Il buco

Alessandra Cereda

L’ombra è rassicurante, per chi ha paura del buio. Mi avvolge soffice come la copertina che da bambina tenevo tra le dita. Non che adesso sia grande. I raggi solari arrivano di sbieco attraverso le tapparelle, formano una sottile scia calda, giallo scuro, che finisce per schiantarsi contro le pareti, dipingendo il profilo del mio corpo scheletrico. Allungo una mano nel vuoto salutando il nulla, solo per percepire di esserci ancora, per lasciare un segno del mio passaggio. Sono le 6.14 del mattino e quando quasi tutto ancora dorme la vita del mondo ti travolge più delicatamente. Delicata. Feroce. Ridursi ai minimi termini é una sorta di suicidio a lungo termine. Ho scavato nella mia stessa carne un buco profondo vent’anni, seppellendo di volta in volta porzioni sempre meno somiglianti all’involucro originario. Il referto autoptico farebbe risalire all’ego come causa della morte. Odio è l’arma del delitto. Un se stesso bastardo e vigliacco che si diverte a torturarti. La soddisfazione arriva quando arriva la sofferenza, un’espiazione di colpe non commesse che mi porto addosso. Ho fame di quella pasta allo zafferano del mio bar preferito a Milano, vista madonnina, invece sorseggio apatica acqua e limone acidissimo.

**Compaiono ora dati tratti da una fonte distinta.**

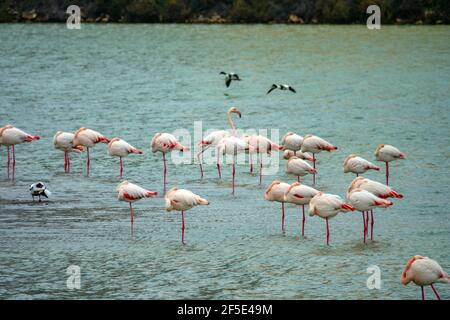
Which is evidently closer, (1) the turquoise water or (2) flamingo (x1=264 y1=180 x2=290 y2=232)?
(1) the turquoise water

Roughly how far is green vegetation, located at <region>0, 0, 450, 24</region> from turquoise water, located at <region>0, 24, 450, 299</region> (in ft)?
81.3

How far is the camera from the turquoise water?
1039cm

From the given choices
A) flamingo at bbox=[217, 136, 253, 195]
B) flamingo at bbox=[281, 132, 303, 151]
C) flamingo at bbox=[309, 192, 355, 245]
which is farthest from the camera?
flamingo at bbox=[281, 132, 303, 151]

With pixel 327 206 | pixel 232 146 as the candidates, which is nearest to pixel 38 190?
pixel 232 146

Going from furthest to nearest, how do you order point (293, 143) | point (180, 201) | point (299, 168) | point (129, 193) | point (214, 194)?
point (293, 143), point (214, 194), point (299, 168), point (129, 193), point (180, 201)

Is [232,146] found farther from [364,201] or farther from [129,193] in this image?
[364,201]

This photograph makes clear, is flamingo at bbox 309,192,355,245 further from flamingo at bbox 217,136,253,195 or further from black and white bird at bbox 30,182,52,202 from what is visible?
black and white bird at bbox 30,182,52,202

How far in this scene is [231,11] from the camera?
2640 inches

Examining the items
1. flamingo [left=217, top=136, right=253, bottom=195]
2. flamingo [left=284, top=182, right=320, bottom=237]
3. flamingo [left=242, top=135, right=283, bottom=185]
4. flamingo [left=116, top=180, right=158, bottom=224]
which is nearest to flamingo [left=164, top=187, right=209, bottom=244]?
flamingo [left=116, top=180, right=158, bottom=224]

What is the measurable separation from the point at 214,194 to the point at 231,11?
53994 mm

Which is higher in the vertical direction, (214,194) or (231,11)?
(231,11)

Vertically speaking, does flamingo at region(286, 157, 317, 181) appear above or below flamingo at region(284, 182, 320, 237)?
above

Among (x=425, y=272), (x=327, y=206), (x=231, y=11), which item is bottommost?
(x=425, y=272)

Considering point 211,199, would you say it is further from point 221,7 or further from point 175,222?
point 221,7
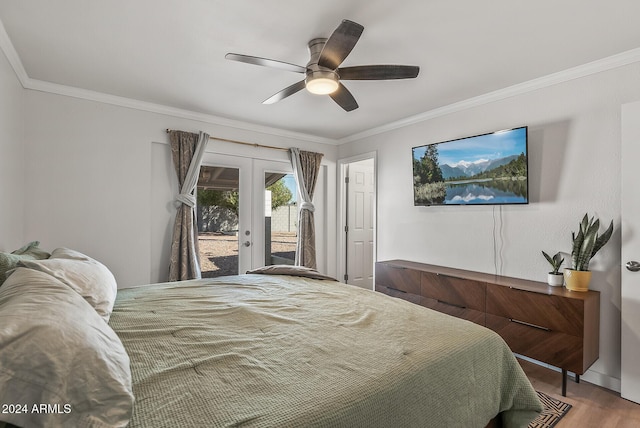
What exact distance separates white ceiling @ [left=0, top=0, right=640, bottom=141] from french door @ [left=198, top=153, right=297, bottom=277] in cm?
110

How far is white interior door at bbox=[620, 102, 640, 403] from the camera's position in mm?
2225

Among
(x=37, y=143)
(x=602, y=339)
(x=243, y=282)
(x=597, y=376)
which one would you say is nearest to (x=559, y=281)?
(x=602, y=339)

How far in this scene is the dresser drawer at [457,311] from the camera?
2.80 m

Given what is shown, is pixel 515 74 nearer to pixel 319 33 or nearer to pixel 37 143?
pixel 319 33

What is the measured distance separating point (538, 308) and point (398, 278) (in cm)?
139

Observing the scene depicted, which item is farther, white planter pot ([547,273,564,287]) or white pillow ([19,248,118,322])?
white planter pot ([547,273,564,287])

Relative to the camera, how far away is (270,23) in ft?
6.64

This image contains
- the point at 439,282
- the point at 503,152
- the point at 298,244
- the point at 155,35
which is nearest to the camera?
the point at 155,35

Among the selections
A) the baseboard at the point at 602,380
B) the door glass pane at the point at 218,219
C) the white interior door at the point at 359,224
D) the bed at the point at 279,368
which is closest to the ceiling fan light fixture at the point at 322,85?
the bed at the point at 279,368

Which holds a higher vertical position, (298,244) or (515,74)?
(515,74)

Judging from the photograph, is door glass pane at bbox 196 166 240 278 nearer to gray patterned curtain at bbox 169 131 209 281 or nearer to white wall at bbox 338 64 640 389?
gray patterned curtain at bbox 169 131 209 281

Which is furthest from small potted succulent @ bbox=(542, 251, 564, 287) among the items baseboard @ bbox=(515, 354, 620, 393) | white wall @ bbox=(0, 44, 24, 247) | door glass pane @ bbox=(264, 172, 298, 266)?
white wall @ bbox=(0, 44, 24, 247)

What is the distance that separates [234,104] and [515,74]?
9.13 ft

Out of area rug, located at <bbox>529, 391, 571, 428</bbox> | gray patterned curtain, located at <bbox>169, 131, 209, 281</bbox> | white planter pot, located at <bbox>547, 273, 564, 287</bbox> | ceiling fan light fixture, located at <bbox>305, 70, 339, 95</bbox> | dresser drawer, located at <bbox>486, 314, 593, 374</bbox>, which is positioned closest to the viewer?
area rug, located at <bbox>529, 391, 571, 428</bbox>
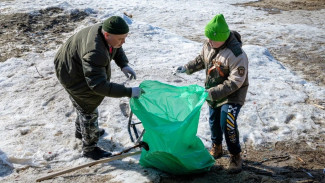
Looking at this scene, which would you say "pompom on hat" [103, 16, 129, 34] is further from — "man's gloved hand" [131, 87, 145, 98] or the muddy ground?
the muddy ground

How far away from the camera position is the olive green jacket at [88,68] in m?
3.29

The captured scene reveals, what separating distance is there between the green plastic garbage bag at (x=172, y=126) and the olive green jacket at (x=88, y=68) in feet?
1.07

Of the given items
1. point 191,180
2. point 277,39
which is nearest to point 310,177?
point 191,180

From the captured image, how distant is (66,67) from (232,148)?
1866 millimetres

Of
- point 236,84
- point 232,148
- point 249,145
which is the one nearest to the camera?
point 236,84

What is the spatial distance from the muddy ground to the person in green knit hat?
12.2 inches

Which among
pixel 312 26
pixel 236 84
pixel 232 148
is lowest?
pixel 312 26

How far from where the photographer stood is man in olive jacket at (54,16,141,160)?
10.8 ft

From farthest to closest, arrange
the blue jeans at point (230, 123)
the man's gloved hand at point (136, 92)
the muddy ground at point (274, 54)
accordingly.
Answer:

Vedo allo specchio un riflesso distorto. Non mi riconosco. Evolvo di continuo. Dicono che in un anno la massa delle cellule ricambiate sia pari alla massa del corpo stesso. Sono nuova sempre. Uso il sentirmi sbagliata come motore al cambiamento perché se questo è vero, è giusto che ciò che sono già stata, io non sia più. Mi stringo forte e gli abbracci non mi sono mai piaciuti. Non fingo neanche indifferenza nel girarmi dall’altra parte perché, scusa le spalle, ma preferisco non guardare, che non è mica detto le cose esistano davvero, fino a quando non le vedi tu.